**Source excerpt:**
-- Begin --

Western Junior College Athletic Conference
- Association: NJCAA
- Founded: 1972; 54 years ago
- Sports fielded: 20 men's: 10; women's: 10; ;
- Division: Region 5
- No. of teams: 17
- Headquarters: Austin, Texas
- Region: Southwest

= Western Junior College Athletic Conference =

Junior college athletic conference in the US Southwest

The Western Junior College Athletic Conference (WJCAC) is a junior college athletic conference for many technical and community colleges within the Southwest states of Texas and New Mexico, sponsored by the National Junior College Athletic Association (NJCAA). Conference championships are held in most sports and individuals can be named to All-Conference and All-Academic teams. It is part of NJCAA Region 5.

-- End --

**Problem to work on:** Can you return the part of the WJCAC text word for word, starting with "The Western Junior" and going on through "NJCAA Region 5."?

**Given data:**
-- Begin --

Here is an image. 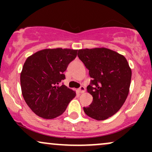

-- End --

**Response:**
The Western Junior College Athletic Conference (WJCAC) is a junior college athletic conference for many technical and community colleges within the Southwest states of Texas and New Mexico, sponsored by the National Junior College Athletic Association (NJCAA). Conference championships are held in most sports and individuals can be named to All-Conference and All-Academic teams. It is part of NJCAA Region 5.